I feel that the two halves of the model need to be segregated until quite a way along and then joined using a cat layer.
The problem I have is that I can't seem to find a way to make the model load two images to two seperate sides of the model.
Mahmoud Afifi's code was a useful introduction to my problem: https://uk.mathworks.com/matlabcentral/answers/369328-how-to-use-multiple-input-layers-in-dag-net-as-shown-in-the-figure#answer_398533
However, this relies upon an input format that doesn't seem to work with a regression output layer, it uses an imageDataStore, which in turn specifies a custom image loader "inRead" < imds = imageDatastore(trainImages.imageFilename, 'LabelSource', 'foldernames','IncludeSubfolders',true,'ReadFcn',@inRead); >
I've tried adapting Mahmoud's code to take a single image and cut it in half and then output the left and right half of the image to the two sides of the RCNN. This seems to work in terms of functionality. But I get an error from the "analyse" button on the Deep Network Designer. I also get an error when I try to train it, see below.

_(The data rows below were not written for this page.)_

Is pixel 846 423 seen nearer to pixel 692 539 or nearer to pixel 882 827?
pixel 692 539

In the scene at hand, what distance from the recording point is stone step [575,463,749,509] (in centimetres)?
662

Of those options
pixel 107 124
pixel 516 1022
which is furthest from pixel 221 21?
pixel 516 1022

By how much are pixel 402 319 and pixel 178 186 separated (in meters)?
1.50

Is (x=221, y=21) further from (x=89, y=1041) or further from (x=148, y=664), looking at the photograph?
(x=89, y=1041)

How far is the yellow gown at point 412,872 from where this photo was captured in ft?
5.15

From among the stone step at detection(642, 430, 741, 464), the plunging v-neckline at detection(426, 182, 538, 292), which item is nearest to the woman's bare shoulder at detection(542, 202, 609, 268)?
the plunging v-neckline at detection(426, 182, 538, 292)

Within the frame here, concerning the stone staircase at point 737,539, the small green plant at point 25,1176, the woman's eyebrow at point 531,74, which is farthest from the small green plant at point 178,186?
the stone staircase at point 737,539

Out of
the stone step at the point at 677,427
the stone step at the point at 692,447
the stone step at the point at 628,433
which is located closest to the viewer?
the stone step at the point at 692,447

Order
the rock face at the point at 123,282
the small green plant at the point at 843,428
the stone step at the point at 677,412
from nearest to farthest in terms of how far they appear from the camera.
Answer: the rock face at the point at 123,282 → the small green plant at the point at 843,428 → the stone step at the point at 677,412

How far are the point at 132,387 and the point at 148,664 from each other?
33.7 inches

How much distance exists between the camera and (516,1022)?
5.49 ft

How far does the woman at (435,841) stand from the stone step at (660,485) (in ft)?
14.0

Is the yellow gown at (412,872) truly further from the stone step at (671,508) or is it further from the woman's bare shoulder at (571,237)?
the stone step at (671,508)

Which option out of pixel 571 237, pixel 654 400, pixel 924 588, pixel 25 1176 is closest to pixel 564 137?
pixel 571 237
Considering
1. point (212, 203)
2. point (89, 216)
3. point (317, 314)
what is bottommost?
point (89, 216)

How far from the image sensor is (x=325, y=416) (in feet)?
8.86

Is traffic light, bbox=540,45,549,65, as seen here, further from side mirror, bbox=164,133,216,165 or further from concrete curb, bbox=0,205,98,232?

I get the following error:
Error using trainNetwork (line 170)
Invalid network.
Caused by:
Layer 'leftConv': Input size mismatch. Size of input to this layer is different from the expected input size.
Inputs to this layer:
from layer 'leftSplitter' (40×40 output)
Layer 'rightConv': Input size mismatch. Size of input to this layer is different from the expected input size.
Inputs to this layer:
from layer 'rightSplitter' (40×40 output)
As the input layer image is 40x80x3 and the subsequent output of the splitter items is 40x40* matlab seems to 'know' the size of the convolution layer should be, yet it doesn't work, anyone have any suggestions?
There's some demo code below, that creates a smalll model below which should learn to return the difference in mean value between the left and right image. No idea if the architecture is correct for this kind of problem, I just knocked it together to show you the error I'm getting.
Thanks,
George
* not sure what happened to the colour planes? Should it be 40x40x3 is that the problem?
% Some simple code to demonstrate the problem
imageSize = [40 80 3]
input = imageInputLayer(imageSize,'Name','InputLayer','Normalization','zerocenter');
layerL=splittingLayerLeftRight('leftSplitter','left')
layerR=splittingLayerLeftRight('rightSplitter','right')
RtwodConvLayer = convolution2dLayer(5, 32, 'Padding', 2, ...
'BiasLearnRateFactor', 2, 'Weights', ones([5 5 1 32]),'Name','rightConv','numChannels',1);
LtwodConvLayer = convolution2dLayer(5, 32, 'Padding', 2, ...
'BiasLearnRateFactor', 2, 'Weights', ones([5 5 1 32]),'Name','leftConv','numChannels',1);
leftCol = [input; layerL;LtwodConvLayer]
rightCol= [layerR;RtwodConvLayer]
% outputlayers
% cat convs
numInputs = 2;
cat_dim = 3; %third dimension
cat_Layer = concatenationLayer(cat_dim,numInputs,'Name','Cat-Layer');
fc1 = fullyConnectedLayer(1024,'Name', 'FC-1');
relu1 = reluLayer('Name','ReLu-FC-1');
dropout1 = dropoutLayer('Name','dropOut-FC-1');
fcWidth=10;
fc = fullyConnectedLayer(fcWidth,'Name', 'FC-out');
%softmxLayer = softmaxLayer('Name','Softmaxx');
%endLayer = classificationLayer('Name','outLayer');
rLayer = regressionLayer("Name","regressionoutput");
outputLayers = [ cat_Layer
fc1
relu1
dropout1
fc
rLayer];
%fullModel = [leftCol; outputLayers; rightCol]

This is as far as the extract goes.